Developing a content strategy: Here’s how
A proven way to plan your content is to look at past publications and see if they helped you achieve your goals. Another approach is to look for content gaps. Below, I’ll give you a quick guide and tips on how to quickly get the results you want.
Take an inventory!
After you’ve looked at possible formats, let’s take a step back and look at the content you’ve already published. To do this, list all the content on your website, try to sort it by topic. Then analyze what works well here and what does not. You will certainly find a lot of potential for optimization. It is important that you are clear in advance about the goals and scope of your all-round audit and define precise evaluation criteria that will serve as a yardstick for your audit. Only then can you consider how to classify and evaluate your findings accordingly – and whether a publication was successful enough for you to want to use it as a basis for your further planning.
Among other things, you might target these goals for your content:
- more leads
- a higher conversion rate
- a lot of traffic
- many good comments
- high dwell time on the page
- low bounce rate
Such a quantitative and qualitative analysis of existing content is always a good idea if your site is in a state of flux – be it due to a relaunch, new products or a reorientation of your brand. It also comes into question if you are not clear about your SEO performance or even notice that your rankings are deteriorating or your content simply does not appear in the search results. While this may sound like a boring inventory that requires a lot of time and effort, a content audit provides you with valuable data for your strategic direction. On the one hand, you can revise your content, update or delete content that is no longer up to date. On the other hand, you can also combine individual topics to create a holistic content piece. So review your past publications against your goals and use the lessons learned to inform your future planning.
Find your unicorns!
We join Larry Kim, founder of the world’s largest PPC marketing software WordStream, in advising the following: Go in search of real “unicorns” in your content landscape, which – at least that’s how it is for most sites – consists largely of useless content. These are the articles that elicit the desired responses from users and achieve good positions in search results.
Using Google Analytics, Mention, Google Trends, Google Alerts, Talkwalker Alerts, Google Search Console, your social media stats – either from the individual networks or at a glance through tools like Hootsuite and Falcon – you can identify your content unicorns.
This well-performing content is then worth promoting more. You can also use it as a template for new content and topics. Furthermore, you can use a gap analysis to find out which trending topics that are interesting for your users you don’t cover yet and why you don’t rank for some topics yet.
You should critically question yourself for each phase of your buying cycle, whether your user is provided with all the information he needs to make his buying decision. So try to put yourself in your customer’s shoes and think about what questions and information needs they have.

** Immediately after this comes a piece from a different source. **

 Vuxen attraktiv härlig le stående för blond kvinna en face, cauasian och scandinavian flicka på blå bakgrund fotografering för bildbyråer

The following tools will support you in your search for topics:
- Google Trends
- Site Search in Google Analytics
A good topic search in combination with a detailed keyword and competition analysis forms the promising basis for your content. Only if you know what your customers are looking for and ideally also how your competition is positioned, can you incorporate this into your planning. Your topic plan – which we’ll get to later – can also show you unrecognized potential and you can see at a glance which topics you haven’t covered yet.

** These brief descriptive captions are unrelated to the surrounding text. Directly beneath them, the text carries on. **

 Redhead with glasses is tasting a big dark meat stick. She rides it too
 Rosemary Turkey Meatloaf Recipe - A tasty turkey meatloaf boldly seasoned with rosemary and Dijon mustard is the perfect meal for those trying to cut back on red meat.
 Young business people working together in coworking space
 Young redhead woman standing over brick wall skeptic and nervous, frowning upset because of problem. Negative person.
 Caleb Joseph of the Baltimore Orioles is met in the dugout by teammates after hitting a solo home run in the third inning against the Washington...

Strengthen your expert image!
Just as the curator collects and compiles suitable exhibits, you can do the same with your articles on a particular topic and thus offer users orientation in the online flood. This approach is called content curation and can help you to assert yourself as a pioneer in your field. If the reader perceives you as an expert, this strengthens trust in your product, your company, your service or your offer and thus forms the basis for promising content marketing.
To always aim for top quality and solidify your expert image, it’s best to check your existing content portfolio at regular intervals with a view to certain metrics such as page visitors or conversions.
Why SEO and content cost money
Good things take time. So, of course, do reach and rankings that are worth seeing, and with them more conversions and ultimately more sales. If your first attempts already bear fruit, you can also negotiate more budget on the basis of these successes. After all, content marketing is an investment that pays off in the long run. So treat your content marketing like a long-term investment. If a page makes it to a top position, it can generate new customers for you for years to come.
But first, of course, this requires some resources – both in terms of time and money. It is interesting to note that successful companies invest more in content creation and thus spend more money on content creation than on other areas such as content distribution, also known as content seeding. Basically, budgets in online marketing are growing continuously – above all spending on content marketing. According to the German Marketing Association, two-thirds of companies want to expand their content marketing activities even further in the future. It therefore seems worthwhile to invest in search engine optimization as well as in the creation of high-quality and relevant content. One thing is certain: content is still king. On your site, too, the content provided should be “royal” so that you stand a chance with potential customers and the search engines. After all, no text works online without SEO, and SEO doesn’t work without text.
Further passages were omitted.